Para todos os efeitos, o aspecto funcional é “externo” aos sistemas jurídicos e económicos internacionais, criando assim um vazio jurídico – a lata de lixo – onde a economia envia “externalidades negativas”, como a poluição, e onde os ecossistemas enviam “externalidades positivas”, como se os factores que sustentam a vida fossem “externos” a nós. Sendo “externos” à organização das sociedades humanas, não geram efeitos jurídicos e, portanto, tornam-se também invisíveis para a economia. Ou seja, quando o dano é causado, não se gera o dever de reparação, e quando se alcança um benefício climático, não se gera o direito à indenização. Nessa lógica, quem polui menos obtém crédito para vender, e quem tem um ecossistema que gera benefícios para todos não recebe nada em troca. Mais grave ainda, quem detém os ecossistemas tem como única opção destruí-los e transformá-los em mercadorias para gerar riqueza. E a questão é: existe hoje maior criação de riqueza para as sociedades do que a prestação de serviços ecossistémicos, como a remoção de CO2 da atmosfera?

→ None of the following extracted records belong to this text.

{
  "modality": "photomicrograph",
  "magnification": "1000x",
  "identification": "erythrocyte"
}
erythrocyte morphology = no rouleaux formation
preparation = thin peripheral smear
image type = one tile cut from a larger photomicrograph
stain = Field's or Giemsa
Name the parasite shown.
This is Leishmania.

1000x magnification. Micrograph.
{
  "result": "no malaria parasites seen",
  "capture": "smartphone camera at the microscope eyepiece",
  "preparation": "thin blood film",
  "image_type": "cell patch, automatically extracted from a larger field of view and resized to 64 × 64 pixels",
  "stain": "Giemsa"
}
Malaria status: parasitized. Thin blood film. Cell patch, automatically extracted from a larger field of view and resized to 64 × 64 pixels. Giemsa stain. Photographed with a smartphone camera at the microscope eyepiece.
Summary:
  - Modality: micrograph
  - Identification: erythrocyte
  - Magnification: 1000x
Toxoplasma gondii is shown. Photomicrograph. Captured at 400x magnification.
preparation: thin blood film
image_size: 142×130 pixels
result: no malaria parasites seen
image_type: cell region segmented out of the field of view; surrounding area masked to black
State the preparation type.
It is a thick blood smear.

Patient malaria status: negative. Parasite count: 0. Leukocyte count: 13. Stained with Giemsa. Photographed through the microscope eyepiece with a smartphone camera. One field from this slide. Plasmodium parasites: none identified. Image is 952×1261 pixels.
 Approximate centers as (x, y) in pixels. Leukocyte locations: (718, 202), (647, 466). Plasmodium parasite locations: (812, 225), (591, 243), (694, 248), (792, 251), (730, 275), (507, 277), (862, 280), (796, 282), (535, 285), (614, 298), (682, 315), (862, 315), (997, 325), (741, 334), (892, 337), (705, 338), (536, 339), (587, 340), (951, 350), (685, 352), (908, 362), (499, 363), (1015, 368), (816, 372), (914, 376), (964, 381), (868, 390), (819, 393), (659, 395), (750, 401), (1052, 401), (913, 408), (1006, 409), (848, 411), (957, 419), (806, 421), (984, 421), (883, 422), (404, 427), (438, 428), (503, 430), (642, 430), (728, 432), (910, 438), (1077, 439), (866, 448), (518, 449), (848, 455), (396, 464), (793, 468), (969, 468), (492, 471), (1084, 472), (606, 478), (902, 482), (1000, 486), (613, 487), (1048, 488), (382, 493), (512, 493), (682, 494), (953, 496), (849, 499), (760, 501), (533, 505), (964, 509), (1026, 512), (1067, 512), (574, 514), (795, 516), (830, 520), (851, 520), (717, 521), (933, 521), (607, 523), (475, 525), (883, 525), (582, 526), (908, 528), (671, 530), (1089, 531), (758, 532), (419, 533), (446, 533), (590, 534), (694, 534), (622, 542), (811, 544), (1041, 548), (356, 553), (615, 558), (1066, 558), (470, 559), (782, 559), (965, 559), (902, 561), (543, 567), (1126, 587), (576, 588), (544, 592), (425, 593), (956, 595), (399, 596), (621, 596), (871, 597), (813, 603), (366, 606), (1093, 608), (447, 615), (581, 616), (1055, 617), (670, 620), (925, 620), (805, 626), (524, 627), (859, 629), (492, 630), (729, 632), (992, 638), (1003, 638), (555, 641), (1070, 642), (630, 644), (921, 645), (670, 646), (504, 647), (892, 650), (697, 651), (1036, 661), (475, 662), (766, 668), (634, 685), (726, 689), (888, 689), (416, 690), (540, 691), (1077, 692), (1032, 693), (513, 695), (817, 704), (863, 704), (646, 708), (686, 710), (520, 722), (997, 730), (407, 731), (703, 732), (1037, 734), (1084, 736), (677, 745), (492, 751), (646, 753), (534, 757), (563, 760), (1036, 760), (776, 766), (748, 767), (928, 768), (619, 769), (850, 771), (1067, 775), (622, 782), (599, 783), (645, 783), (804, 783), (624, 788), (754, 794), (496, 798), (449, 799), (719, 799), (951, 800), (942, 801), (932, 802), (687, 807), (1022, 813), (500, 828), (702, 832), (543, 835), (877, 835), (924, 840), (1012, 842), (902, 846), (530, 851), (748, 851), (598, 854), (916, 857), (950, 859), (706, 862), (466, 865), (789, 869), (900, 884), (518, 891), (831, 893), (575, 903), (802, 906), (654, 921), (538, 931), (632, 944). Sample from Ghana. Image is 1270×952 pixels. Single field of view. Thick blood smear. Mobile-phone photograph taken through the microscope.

Depois de Malta ter proposto em 1998 na ONU que o clima fosse reconhecido como Património Comum da Humanidade, como estávamos numa altura em que ainda era cientificamente impossível definir e descrever o aspecto funcional do planeta, optámos por uma solução, abordando o problema em vez de proteger o bem comum em questão. Desta forma, não é o clima que é protegido e gerido como um bem para todos, mas sim omudanças clima é que eles são considerados um Preocupação comum da humanidade – uma fórmula política vaga impossível de traduzir em termos de direitos e obrigações . Esta solução resulta numa tentativa de colocar menos lixo num contentor, sem alterar o estado do próprio contentor.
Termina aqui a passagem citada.